My paintings focus on sites of consumption and production in the contemporary environment, and explore capitalist consumerism. The subjects I choose are deeply rooted in my experience growing up amidst frenzied transformations in China, with its subsequent unbearable urban density.

David Leggett

My work tackles many themes head-on: hip-hop, art history, popular culture, sexuality, the racial divide, and self are recurring subjects. I take many of my cues from standup comedians, whose routines I listen to while in my studio. Humor and color are two tools that I employ to bring the viewer in for closer examination.
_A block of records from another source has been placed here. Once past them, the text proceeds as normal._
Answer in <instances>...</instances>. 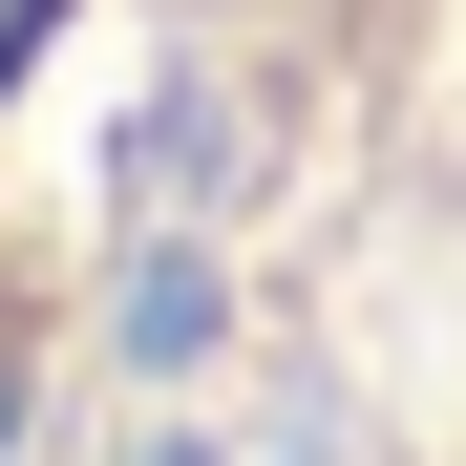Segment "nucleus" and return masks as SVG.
<instances>
[{
    "label": "nucleus",
    "mask_w": 466,
    "mask_h": 466,
    "mask_svg": "<svg viewBox=\"0 0 466 466\" xmlns=\"http://www.w3.org/2000/svg\"><path fill=\"white\" fill-rule=\"evenodd\" d=\"M191 339H212V255H148L127 276V360H191Z\"/></svg>",
    "instance_id": "nucleus-1"
}]
</instances>
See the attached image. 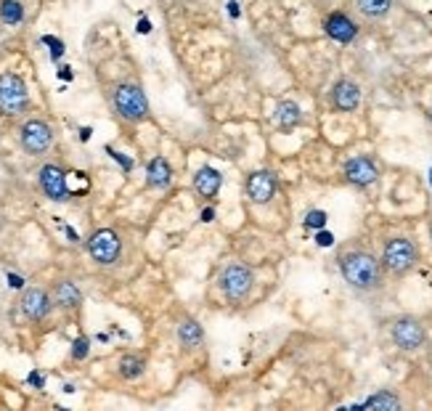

My utilization of craft materials offers familiarity, but it also creates the problematic of figuring out how each material should work within each piece. This is important due to my distrust of painting and wanting to problem-solve when I create

Nick Larsen

Queer Mountain is an uninhabited high-desert wilderness near Death Valley, and it is difficult to see. I tried, unsuccessfully, a few summers ago, after finding it on a map while planning a road trip somewhere else. I made it to the outskirts, but an intense fire season followed by a wet winter had washed out the roads in, and I was forced to head back the same way I came without seeing any of it. It wasn’t until much later that I started to think of this failed trip—my inability to reach this place—as an analog for a kind of fantasy tethered to landscape.

Matthew Kluber

My sense of place, as an artist and as a human being, is in a continual state of in between. The two poles of this state are the physical and digital worlds. It is a constant mediation between the actual and the ephemeral: a moment-to-moment negotiation of being, thinking, and communicating. My work as an artist addresses this mediation. New, interesting questions arise when the two poles are brought together in the form of traditional painting (physical world) and digital media (virtual world). I am grounded in this discourse.